─── Quoted passage ───

Introduce us to Chicago
July 21, 2015 6:50 PM   Subscribe

We’ve never been to Chicago, but we’re moving there. A reconnaissance trip is in order! I’m looking for some pointers on what to do, where to go--and possibly also how to find an apartment.

My partner and I have never been to Chicago, but for professional reasons we’ll be moving there in the short- and long-term. (She’s moving this fall, I'm staying put to finish grad school and following later.) We’re planning a weeklong trip in early August to explore the city, get a feel for neighbourhoods we might want to live in, and put out some early apartment finding feelers for the fall.

My question is twofold:
1. Where and what should we explore? What are Chicago’s best parts? We want to have a great first impression, since the plan is already to stay there long term.

We’re particularly interested in three neighbourhoods where we might like to live: Ravenswood, Andersonville, and Roger’s Park. We'll be staying in Roger's Park. Some things we like and would be interested in: Learning the public transit system. Walking in interesting urban areas. Eating at cheap and delicious hole-in-the-wall restaurants. Swimming at beaches and relaxing in parks. Having a beer at a friendly bar—even better if it’s a friendly lesbian/gay/queer bar.

Stuff we’re already aware of includes lots of awesome architecture to check out (and that the boat tours are good), the fact that Lake Michigan is there (but can we swim in it?), clubs and stuff in Boystown (not sure if it'll be our thing but we'll check it out), lots of art galleries and museums (we're definitely planning to check out the MCA and maybe the Field Museum).

2. What are the best ways to search for an apartment in Chicago? Previous AskMe questions about Chicago apartment hunting seem to indicate that newspapers and ads on the street are the best place to look… is that still true in 2015? We’re already looking at Craigslist, is there another online spot we should be checking?

She’s hoping to rent a place for November, so we think we’re going to be a bit too early to actually find a place on this trip, but we want to get a feel for things. Are we right about the dates? Could we find a November lease in August?

Our biggest criteria for location are proximity to Union Pacific/North Line Metra stops, neighbourhood walkability, and affordable rent. Suburbs won’t work for us, since we like cities and don’t drive. If there are places other than Ravenswood, Andersonville and Roger’s Park that we should be checking out, that would be great to know too.
posted by snorkmaiden to Travel & Transportation around Chicago, IL (17 answers total) 6 users marked this as a favorite
What week are you going? The super fun, overly-crowded, very gay-friendly Market Days is happening Aug 8-9. Depending on your tolerance for street festivals, you should either definitely plan to hit it or definitely plan to steer clear.
posted by roger ackroyd at 8:35 PM on July 21, 2015

Best answer: Hi! I was you 18 months ago. We relocated from another big city and now live on the border of Ravenswood and Andersonville. We love it here, so sorry in advance for the looong response!

─── Data provided ───

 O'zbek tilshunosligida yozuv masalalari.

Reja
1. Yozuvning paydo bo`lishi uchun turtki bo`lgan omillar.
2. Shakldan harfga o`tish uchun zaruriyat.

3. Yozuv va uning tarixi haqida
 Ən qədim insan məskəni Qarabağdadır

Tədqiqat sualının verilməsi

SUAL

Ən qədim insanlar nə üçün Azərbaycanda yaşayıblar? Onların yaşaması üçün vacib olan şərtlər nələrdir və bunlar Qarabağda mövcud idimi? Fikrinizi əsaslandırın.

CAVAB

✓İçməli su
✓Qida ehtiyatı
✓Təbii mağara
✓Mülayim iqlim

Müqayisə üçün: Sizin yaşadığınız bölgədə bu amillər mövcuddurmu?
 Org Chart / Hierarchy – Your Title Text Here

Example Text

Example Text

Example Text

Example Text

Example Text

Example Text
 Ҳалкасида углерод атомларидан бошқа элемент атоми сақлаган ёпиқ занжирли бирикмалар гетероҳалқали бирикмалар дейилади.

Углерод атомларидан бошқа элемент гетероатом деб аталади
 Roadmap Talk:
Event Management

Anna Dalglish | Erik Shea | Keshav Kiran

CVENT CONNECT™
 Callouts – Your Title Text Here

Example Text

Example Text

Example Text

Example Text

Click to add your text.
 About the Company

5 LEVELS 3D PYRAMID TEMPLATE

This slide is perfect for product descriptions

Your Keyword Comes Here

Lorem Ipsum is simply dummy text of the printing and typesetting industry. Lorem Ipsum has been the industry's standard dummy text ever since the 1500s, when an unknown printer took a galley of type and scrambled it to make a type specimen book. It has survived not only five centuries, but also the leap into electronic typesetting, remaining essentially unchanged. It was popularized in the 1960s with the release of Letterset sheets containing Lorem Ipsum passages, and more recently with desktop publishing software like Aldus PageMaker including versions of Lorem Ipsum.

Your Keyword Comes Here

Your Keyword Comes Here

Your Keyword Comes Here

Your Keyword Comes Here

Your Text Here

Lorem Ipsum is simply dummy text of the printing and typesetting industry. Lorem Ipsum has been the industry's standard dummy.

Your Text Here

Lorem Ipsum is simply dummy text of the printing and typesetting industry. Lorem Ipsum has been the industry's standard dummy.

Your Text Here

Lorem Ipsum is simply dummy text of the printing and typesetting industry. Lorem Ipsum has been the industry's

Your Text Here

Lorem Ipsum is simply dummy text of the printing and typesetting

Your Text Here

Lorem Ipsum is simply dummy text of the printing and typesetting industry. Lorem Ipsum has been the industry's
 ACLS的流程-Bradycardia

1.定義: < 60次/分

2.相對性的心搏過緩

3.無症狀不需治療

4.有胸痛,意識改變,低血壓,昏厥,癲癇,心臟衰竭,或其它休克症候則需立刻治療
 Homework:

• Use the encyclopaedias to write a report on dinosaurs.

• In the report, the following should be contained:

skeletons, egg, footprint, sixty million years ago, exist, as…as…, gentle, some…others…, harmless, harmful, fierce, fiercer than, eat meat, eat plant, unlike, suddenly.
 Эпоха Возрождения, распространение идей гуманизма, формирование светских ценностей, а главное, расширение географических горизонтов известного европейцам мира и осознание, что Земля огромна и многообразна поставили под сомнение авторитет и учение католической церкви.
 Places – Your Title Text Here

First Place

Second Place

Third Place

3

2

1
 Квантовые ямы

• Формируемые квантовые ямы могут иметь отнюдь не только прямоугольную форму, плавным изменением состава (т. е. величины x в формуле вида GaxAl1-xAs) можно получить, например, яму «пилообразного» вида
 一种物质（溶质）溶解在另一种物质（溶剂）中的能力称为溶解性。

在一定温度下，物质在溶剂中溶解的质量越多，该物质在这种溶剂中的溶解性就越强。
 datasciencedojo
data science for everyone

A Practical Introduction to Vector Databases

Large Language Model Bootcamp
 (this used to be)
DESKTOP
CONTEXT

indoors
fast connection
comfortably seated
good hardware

───

### Work instructions
Copy everything in the post about moving to Chicago from "My question is" down to "friendly lesbian/gay/queer bar.", word for word.

### Expected answer
My question is twofold:
1. Where and what should we explore? What are Chicago’s best parts? We want to have a great first impression, since the plan is already to stay there long term.

We’re particularly interested in three neighbourhoods where we might like to live: Ravenswood, Andersonville, and Roger’s Park. We'll be staying in Roger's Park. Some things we like and would be interested in: Learning the public transit system. Walking in interesting urban areas. Eating at cheap and delicious hole-in-the-wall restaurants. Swimming at beaches and relaxing in parks. Having a beer at a friendly bar—even better if it’s a friendly lesbian/gay/queer bar.